The advantage of pay-for-performance programs is they ensure all parties are working toward the same goals, she said.

For
Highmark’s QualityBlue, providers get points based on how close to — or far above — they are compared to the local rate for a certain set of procedures, such as proscribing generic drugs, providing breast-cancer screenings or installing electronic medical records.

Providers also can earn points by using best practices to develop processes that target a practice’s trouble spots, such as childhood obesity at Eden Park Pediatric Associates. Points are then distributed based on progress made toward program goals.

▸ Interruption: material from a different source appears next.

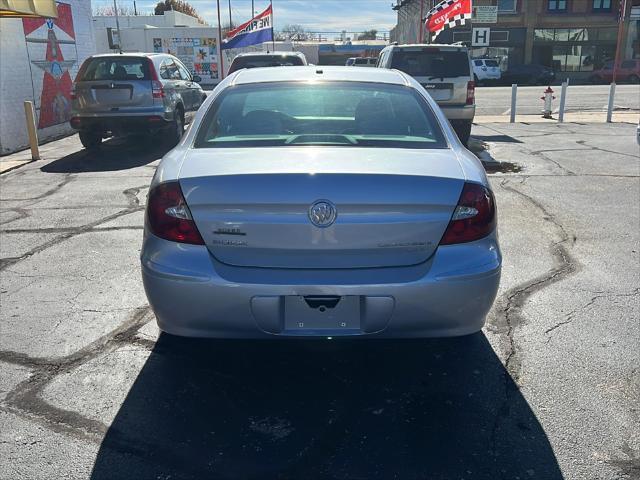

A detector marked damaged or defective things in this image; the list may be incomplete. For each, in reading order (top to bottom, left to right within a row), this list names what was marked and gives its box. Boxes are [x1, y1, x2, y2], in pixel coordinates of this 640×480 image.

cracked pavement [0, 124, 636, 480]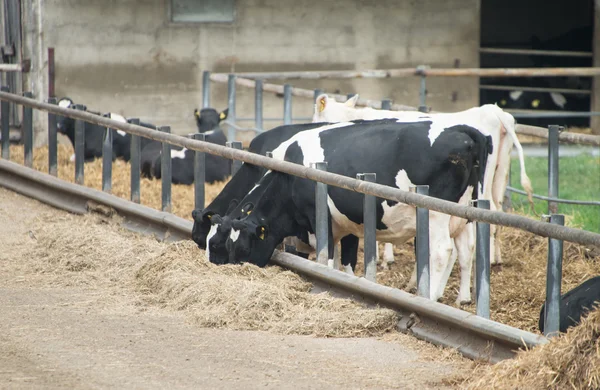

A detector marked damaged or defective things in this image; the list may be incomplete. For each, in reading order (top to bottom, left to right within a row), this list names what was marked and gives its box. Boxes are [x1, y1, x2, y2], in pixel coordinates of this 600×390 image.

rusty metal bar [1, 90, 600, 248]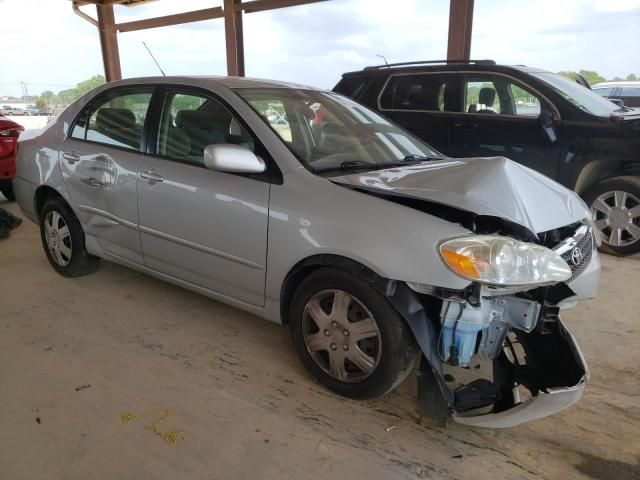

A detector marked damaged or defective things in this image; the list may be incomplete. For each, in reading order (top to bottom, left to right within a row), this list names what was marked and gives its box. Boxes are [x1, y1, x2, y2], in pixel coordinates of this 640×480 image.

The points translate to varying amounts of reimbursement above the set rate. Data is compiled and compared quarterly.

The program began in Western Pennsylvania in 2002 and reached Central Pennsylvania in 2006, said Dr. Carey Vinson, Highmark’s vice president of quality and medical performance management. Enrollment among physicians and hospitals is voluntary.

About 1,400 physicians in Central Pennsylvania — more than half of the region’s primary-care providers — are using QualityBlue, according to Highmark.

“We believe this does two things. Number one, it helps clinical care in all-round delivery of service. We want the standard of care to be promoted,” Vinson said. “It also helps primary-care providers who do a superior job to be recognized and get rewarded.”

Vinson said Highmark has seen encouraging results. For example, before QualityBlue, the generic prescription rate among Highmark’s Central Pennsylvania providers was 48 percent. By the last quarter of 2008, that rate had increased to 68 percent.

Highmark is seeking to improve the program, Vinson said. A few areas it aims to remedy are the facts that QualityBlue doesn’t take into account improved patient outcomes, doesn’t include specialists and, because it’s based on claims filed, in
some cases depends on whether patients take advice from providers.

At Eden Park, staff members used best practices to develop a formal protocol for combating childhood obesity, including measures such as scheduling regular appointments, charting patient information at every visit and using lab screening results.

At the end of the first year, 3 percent of patients with obesity had “problem resolved” written on their charts, Cramer said. None of the patients with hypertension
had their condition progress, she said. The practice is compiling more data on results next month, she said.

“Before, we thought we were addressing pediatric obesity, but it did not involve every person from the one who answers the phone to the pediatrician. It was not done in a coordinated manner where all problem issues were captured,” Cramer said. “Everyone thought we were doing it, but no one was doing it well.

The key is that Highmark’s program gives providers extra dollars to improve care, Cramer said.

“There has to be money there to establish good, preventative programs,” she said.